Posted by deuceiswild
South La
Member since Nov 2007
5044 posts
Posted on 5/19/26 at 7:13 am to
Thanks. I think it's plenty manageable now though. I am mostly looking to pay the least amount of taxes as possible throughout the journey. I'd still be doing the same if the house were paid off.

I do wish I had done more early on to pay it down. But I firmly believe I have "enough" to retire comfortably if I am careful. With some luck in the market, I should be beyond comfortable.

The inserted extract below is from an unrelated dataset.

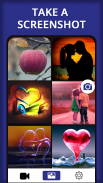 HD Screen Recorder : Capture Screenshot screenshot 3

In the very first month of retirement, our take home "pay" will be more than it's ever been in my working career, even if we ultimately decide to spend more conservatively in the first five years. I've busted my arse to save for a long time, even to the point of causing friction with my wife.
Posted by RedlandsTiger
Greenwell Springs, LA
Member since Jan 2008
3194 posts
Posted on 5/19/26 at 8:32 am to
What's the note per month? If you pay it off, you have the note amount for living expenses.
Posted by RedlandsTiger
Greenwell Springs, LA
Member since Jan 2008
3194 posts
Posted on 5/19/26 at 8:34 am to
quote:

In the very first month of retirement, our take home "pay" will be more than it's ever been in my working career,


It sounds like it's time to retire. Enjoy it!
Posted by Everyday Is Saturday
Member since Dec 2025
1590 posts
Posted on 5/19/26 at 8:50 am to
quote:

In the very first month of retirement, our take home "pay" will be more than it's ever been in my working career


This is the big sign! When ours projected to be 15% more than highest earning years, concept of working went on life support, so to speak. Option to spend, not necessarily what will be spent.

Good for you!
Posted by deuceiswild
South La
Member since Nov 2007
5044 posts
Posted on 5/19/26 at 4:02 pm to
quote:

Take the lump sum and don’t look back.


This is most likely what I will be doing. Currently my plans revolve around this option. I work with some really smart people. I mean genuinely smart people. I've watched a lot of them retire over the years and I don't recall a single one of them who didn't take the lump sum. And they all justified their decision with various reasons that made perfect sense to me. At least it did at the time. But trust me, things are different when it's YOUR turn to make that decision.

That said, I have to admit that a guaranteed payment for life sounds very safe in some ways, assuming it's enough. It takes some of the guess work of worrying about how long you'll live out of the equation.
Posted by deuceiswild
South La
Member since Nov 2007
5044 posts
Posted on 5/19/26 at 4:06 pm to
quote:

What's the note per month? If you pay it off, you have the note amount for living expenses.


The mortgage payment is not what matters to me here. It's the interest rate, which is not the lowest, but still fairly low.

I believe I'd prefer having that money invested and working for me, rather than write a check that size just to pay it off.

I'm open to other lines of thought, however.

Posted by KWL85
Member since Mar 2023
3784 posts
Posted on 5/20/26 at 9:53 am to
quote:

I do not believe that the portion of my 401K that is considered gains gets taxed as such. I believe it is taxed as income regardless. No?


Gains and your contributions are taxed as ordinary income from a traditional 401. Both are tax free in a Roth. Contributions were made with after-tax money at the time of the contribution for Roth.